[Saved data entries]
Start of Block

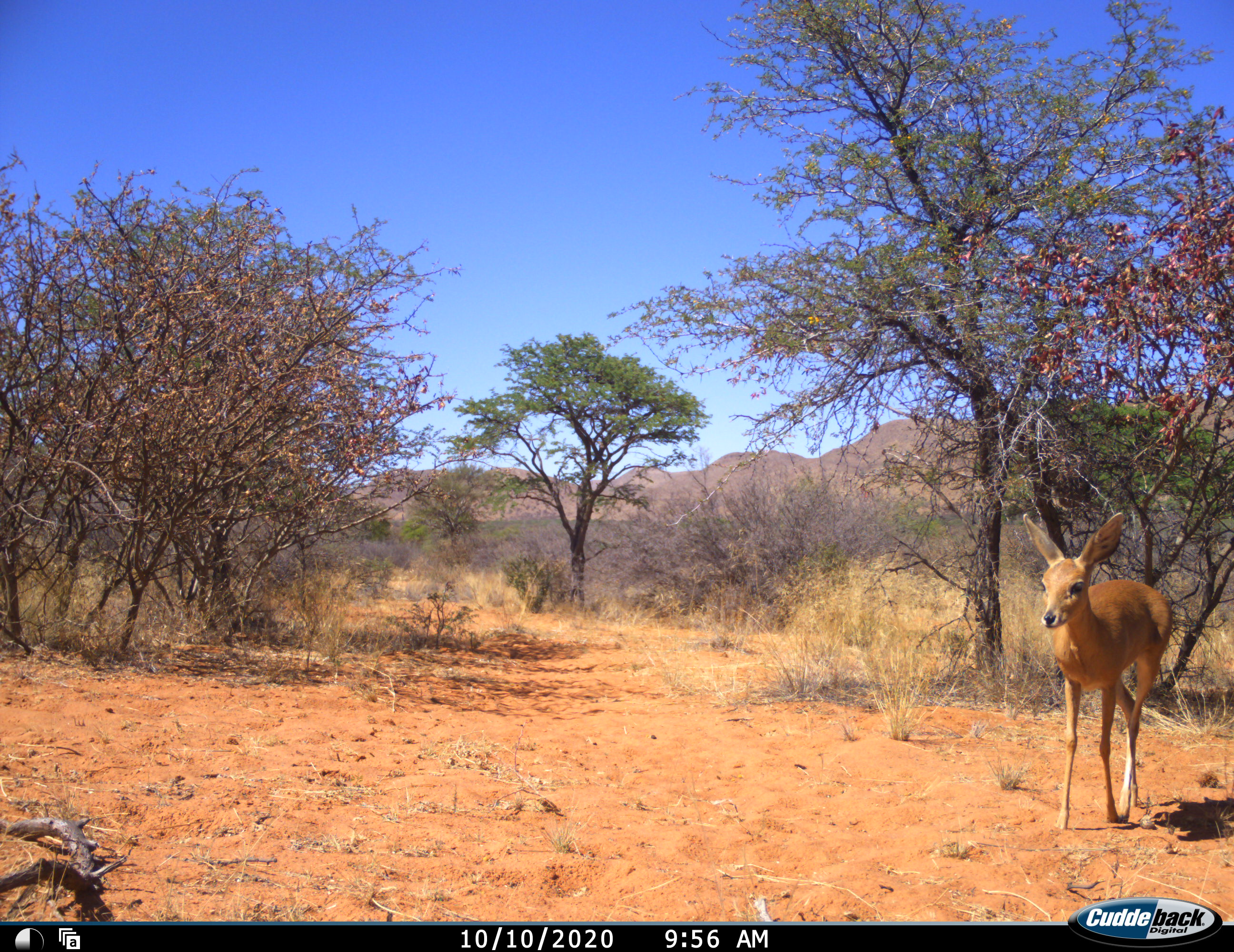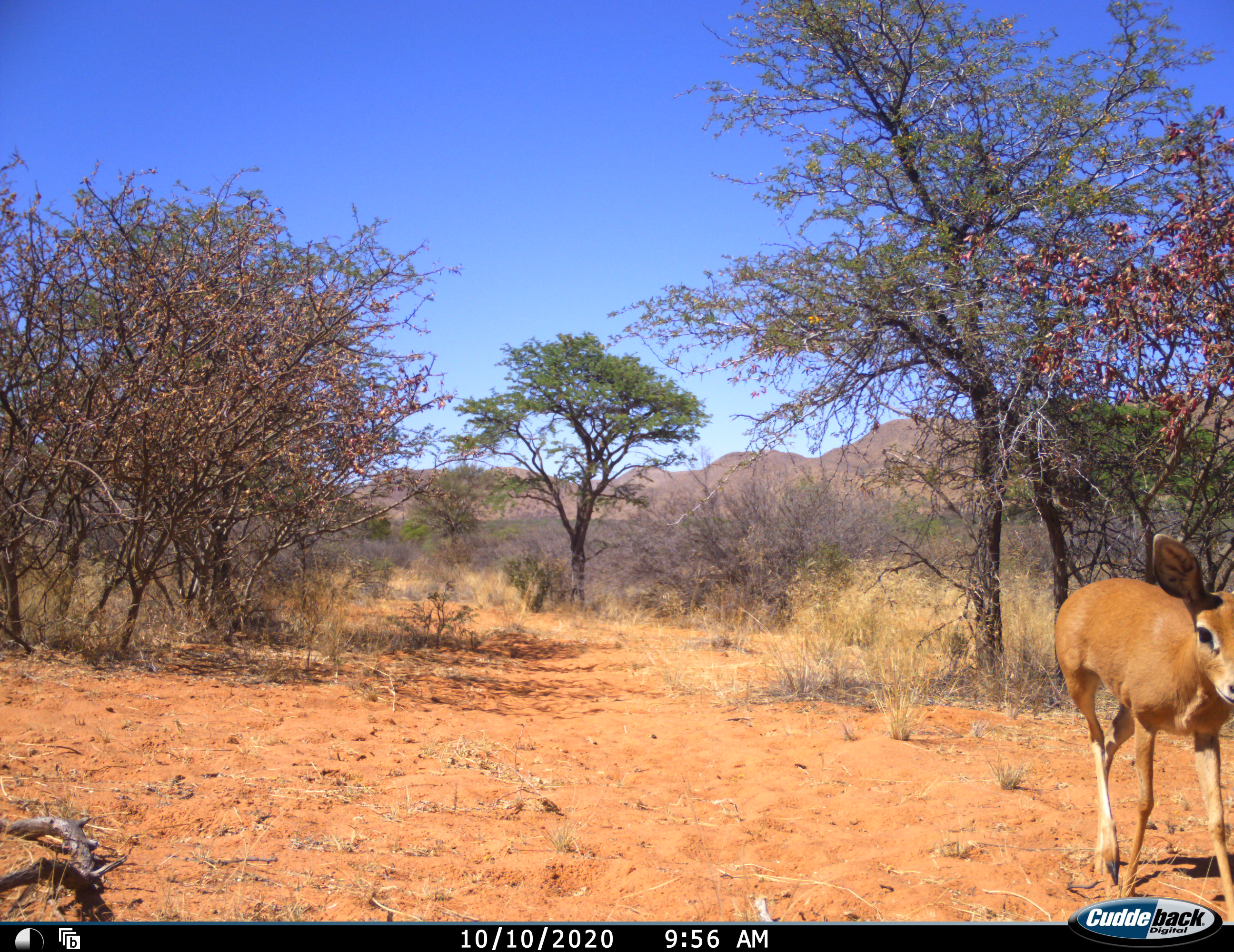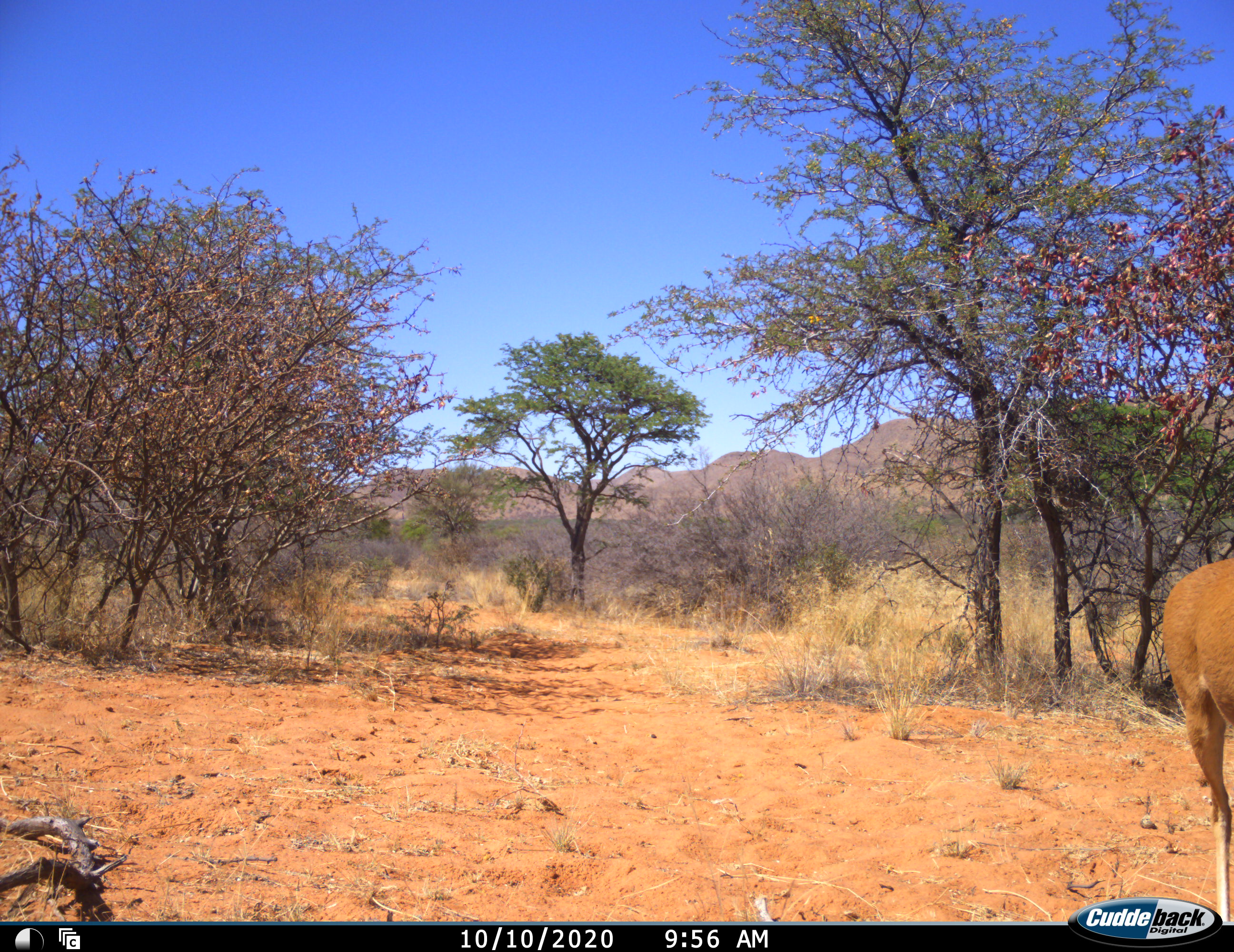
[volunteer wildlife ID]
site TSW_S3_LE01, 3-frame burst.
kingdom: Animalia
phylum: Chordata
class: Mammalia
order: Artiodactyla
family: Bovidae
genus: Raphicerus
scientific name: Raphicerus campestris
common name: steenbok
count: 1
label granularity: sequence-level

End of Block

[YOUR OBJECTIVE] Output every line above exactly as it stands, and drop any picture.

[RESPONSE BOX]
[volunteer wildlife ID]
site TSW_S3_LE01, 3-frame burst.
kingdom: Animalia
phylum: Chordata
class: Mammalia
order: Artiodactyla
family: Bovidae
genus: Raphicerus
scientific name: Raphicerus campestris
common name: steenbok
count: 1
label granularity: sequence-level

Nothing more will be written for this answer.